Banya the Explosive Delivery Man by Kim Young-Oh 3/5 stars (

Banya is a deliveryman in a historical fantasy world filled with warring tribes and strange monsters. His dedication to deliver packages at any cost finds him picking his way through a battlefield and polevaulting over castle walls. At every possible moment he likes to recite his delivery philosophy, “Fast. Precise. Secure”. This manhwa is very episodic, presenting sketches showing Banya and his two colleagues performing their jobs. Mei is occasionally violent in her protection of cute animals and Kong fills the role of scrappy younger boy sidekick. There isn’t a hint of an ongoing storyline or any theme except enthusiastic mail service and fight scenes. The art is very pretty, but it isn’t pretty enough to make up for the lack of plot and character development. I can see how this title does fit in very well with the type of manga that Dark Horse tends to publish. Banya has a sense of humor, and the fight scenes are violent and well-drawn. This volume starts with a couple full-color pages.

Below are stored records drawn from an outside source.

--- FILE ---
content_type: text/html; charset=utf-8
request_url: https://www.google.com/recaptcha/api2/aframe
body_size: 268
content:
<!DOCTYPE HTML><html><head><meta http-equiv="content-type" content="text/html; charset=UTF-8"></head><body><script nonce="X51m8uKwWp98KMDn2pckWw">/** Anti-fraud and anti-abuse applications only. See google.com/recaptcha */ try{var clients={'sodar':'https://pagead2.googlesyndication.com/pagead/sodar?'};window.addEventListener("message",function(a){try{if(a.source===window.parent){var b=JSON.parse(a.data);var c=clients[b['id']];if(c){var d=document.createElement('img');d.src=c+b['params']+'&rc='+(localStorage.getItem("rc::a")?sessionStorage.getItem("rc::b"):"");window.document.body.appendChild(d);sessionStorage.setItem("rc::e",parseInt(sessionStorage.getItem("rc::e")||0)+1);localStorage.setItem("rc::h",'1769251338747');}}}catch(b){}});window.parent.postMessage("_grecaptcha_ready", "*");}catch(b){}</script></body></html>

Hayate the Combat Butler by Kenjiro Hata 3/5 stars (

Hayate is having the worst Christmas ever – his unscrupulous and poor parents have stolen money from him, got him fired from his job as a bike messanger, and sold him to the yakuza for organ harvesting. He turns to Santa for help and gets nothing in return. Fed up with his previous philosophy of working hard to get ahead, Hayate decides to kidnap someone rich and hold them for ransom. He finds a rich-looking little girl named Nagi alone in the park, but she confuses his demands with a declaration of love. Hayate ends up becoming her personal butler, in a house with an attractive older maid named Maria and a strict head butler. Hayate faces his troubles with a lot of slapstick action – for some reason the butler initiation in Nagi ‘s house involves fighting a robot, tiger, and giant snake. Although it is amusing, it wasn’t laugh-out loud funny. My favorite moments involved Hayate invoking books like the A Dog of Flanders and A Little Princess when trying to come up with analogies to describe his life.

Both of these titles are ok, but I can’t see myself spending money buying future volumes.